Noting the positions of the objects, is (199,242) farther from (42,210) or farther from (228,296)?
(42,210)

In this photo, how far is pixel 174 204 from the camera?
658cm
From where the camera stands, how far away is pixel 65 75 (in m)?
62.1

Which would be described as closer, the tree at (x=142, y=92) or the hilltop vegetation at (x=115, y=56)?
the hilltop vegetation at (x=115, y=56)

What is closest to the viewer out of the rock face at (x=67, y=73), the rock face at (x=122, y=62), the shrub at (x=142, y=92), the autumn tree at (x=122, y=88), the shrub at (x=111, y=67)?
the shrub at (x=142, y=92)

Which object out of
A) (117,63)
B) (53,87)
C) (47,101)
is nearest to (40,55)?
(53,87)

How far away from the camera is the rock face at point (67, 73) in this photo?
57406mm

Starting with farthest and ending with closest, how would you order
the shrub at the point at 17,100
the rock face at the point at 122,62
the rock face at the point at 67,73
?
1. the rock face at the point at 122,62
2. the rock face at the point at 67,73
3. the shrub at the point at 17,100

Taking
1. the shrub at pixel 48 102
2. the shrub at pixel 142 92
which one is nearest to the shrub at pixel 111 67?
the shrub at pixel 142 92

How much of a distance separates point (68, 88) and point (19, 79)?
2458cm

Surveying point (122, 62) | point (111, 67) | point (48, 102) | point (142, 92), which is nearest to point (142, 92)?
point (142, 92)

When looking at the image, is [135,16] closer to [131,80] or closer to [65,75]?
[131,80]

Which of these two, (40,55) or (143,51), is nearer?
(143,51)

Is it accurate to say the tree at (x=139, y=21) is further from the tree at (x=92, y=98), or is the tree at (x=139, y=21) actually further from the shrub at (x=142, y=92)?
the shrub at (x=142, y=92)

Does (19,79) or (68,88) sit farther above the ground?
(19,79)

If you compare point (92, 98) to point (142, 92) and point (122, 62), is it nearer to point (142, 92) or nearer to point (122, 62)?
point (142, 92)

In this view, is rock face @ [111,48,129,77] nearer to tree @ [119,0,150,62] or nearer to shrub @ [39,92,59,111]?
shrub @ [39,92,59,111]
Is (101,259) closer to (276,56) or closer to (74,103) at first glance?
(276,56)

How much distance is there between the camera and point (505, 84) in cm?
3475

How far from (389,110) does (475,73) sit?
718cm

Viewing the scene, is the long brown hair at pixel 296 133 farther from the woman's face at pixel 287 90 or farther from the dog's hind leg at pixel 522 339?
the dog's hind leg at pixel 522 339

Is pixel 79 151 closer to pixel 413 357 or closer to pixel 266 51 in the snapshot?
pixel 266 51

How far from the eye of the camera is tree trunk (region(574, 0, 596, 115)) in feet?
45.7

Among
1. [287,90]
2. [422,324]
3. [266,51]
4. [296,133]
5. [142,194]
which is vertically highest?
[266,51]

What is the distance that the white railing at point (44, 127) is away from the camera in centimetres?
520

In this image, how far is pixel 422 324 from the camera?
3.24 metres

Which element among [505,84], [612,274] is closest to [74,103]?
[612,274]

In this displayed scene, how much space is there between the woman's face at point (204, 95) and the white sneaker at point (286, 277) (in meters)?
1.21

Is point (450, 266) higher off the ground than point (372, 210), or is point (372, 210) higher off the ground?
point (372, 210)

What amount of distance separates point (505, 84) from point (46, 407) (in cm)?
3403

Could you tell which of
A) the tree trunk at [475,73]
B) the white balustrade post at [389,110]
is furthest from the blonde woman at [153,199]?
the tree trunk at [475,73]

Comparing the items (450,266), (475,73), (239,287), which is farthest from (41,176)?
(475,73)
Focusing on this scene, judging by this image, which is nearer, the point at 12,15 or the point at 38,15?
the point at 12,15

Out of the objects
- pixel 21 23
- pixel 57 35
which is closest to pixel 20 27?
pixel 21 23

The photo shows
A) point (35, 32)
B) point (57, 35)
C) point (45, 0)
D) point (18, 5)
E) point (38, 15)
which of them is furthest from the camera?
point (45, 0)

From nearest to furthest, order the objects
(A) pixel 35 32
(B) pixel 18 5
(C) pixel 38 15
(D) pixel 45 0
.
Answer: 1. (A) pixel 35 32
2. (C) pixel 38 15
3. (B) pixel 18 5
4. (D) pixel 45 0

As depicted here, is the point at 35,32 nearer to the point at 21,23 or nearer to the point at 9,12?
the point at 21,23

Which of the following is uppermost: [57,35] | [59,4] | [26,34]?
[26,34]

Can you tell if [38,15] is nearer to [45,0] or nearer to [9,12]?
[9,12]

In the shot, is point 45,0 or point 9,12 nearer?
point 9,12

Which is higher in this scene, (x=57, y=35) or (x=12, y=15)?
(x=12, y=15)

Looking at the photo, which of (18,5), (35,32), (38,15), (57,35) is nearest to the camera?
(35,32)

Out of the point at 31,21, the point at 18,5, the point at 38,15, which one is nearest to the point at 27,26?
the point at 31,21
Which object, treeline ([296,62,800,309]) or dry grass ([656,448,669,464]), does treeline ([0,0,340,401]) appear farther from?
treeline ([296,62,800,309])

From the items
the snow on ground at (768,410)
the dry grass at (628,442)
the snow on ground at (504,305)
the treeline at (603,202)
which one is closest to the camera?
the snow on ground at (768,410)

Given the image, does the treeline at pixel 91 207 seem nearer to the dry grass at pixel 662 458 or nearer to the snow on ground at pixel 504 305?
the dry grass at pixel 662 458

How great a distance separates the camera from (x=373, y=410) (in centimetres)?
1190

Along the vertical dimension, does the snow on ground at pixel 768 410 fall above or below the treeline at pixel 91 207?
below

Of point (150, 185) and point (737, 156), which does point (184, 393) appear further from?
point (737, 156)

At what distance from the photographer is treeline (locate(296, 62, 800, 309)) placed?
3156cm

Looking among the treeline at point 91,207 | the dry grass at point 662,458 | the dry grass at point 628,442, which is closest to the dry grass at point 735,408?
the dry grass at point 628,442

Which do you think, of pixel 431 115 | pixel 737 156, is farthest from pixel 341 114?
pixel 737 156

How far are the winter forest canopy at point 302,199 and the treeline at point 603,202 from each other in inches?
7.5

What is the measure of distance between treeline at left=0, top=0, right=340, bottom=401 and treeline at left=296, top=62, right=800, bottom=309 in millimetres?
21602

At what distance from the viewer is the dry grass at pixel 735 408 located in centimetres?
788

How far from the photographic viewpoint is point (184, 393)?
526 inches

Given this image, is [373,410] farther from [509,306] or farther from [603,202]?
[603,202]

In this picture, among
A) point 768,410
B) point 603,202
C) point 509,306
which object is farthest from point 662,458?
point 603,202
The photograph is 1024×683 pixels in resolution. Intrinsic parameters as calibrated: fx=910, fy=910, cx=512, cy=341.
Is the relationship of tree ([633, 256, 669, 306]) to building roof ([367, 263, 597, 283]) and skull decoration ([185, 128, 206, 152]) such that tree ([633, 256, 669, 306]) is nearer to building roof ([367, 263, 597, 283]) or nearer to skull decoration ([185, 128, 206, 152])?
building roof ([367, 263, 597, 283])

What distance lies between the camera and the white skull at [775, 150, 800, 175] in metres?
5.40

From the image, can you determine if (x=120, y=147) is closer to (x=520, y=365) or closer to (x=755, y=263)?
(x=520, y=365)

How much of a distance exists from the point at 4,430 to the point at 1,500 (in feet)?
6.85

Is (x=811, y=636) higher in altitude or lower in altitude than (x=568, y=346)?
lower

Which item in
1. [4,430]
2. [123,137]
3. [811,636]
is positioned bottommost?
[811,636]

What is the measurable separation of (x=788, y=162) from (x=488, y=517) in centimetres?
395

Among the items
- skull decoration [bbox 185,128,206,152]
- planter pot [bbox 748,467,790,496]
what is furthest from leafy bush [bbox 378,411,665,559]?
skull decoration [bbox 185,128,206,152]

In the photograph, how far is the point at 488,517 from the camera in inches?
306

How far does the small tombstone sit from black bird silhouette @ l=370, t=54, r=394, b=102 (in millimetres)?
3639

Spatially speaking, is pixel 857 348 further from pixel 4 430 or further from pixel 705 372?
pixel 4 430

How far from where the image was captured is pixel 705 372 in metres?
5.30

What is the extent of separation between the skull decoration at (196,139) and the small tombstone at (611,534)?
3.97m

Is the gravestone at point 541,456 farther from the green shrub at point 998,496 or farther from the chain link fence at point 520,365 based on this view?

• • • •

## Aim
Repeat the lines of the data verbatim, from the line with "What is closest" through the line with "3. the shrub at the point at 17,100", including both of those lines.

## Solution for this task
What is closest to the viewer out of the rock face at (x=67, y=73), the rock face at (x=122, y=62), the shrub at (x=142, y=92), the autumn tree at (x=122, y=88), the shrub at (x=111, y=67)?
the shrub at (x=142, y=92)

Which object out of
A) (117,63)
B) (53,87)
C) (47,101)
is nearest to (40,55)?
(53,87)

How far away from the camera is the rock face at point (67, 73) in this photo?
57406mm

Starting with farthest and ending with closest, how would you order
the shrub at the point at 17,100
the rock face at the point at 122,62
the rock face at the point at 67,73
?
1. the rock face at the point at 122,62
2. the rock face at the point at 67,73
3. the shrub at the point at 17,100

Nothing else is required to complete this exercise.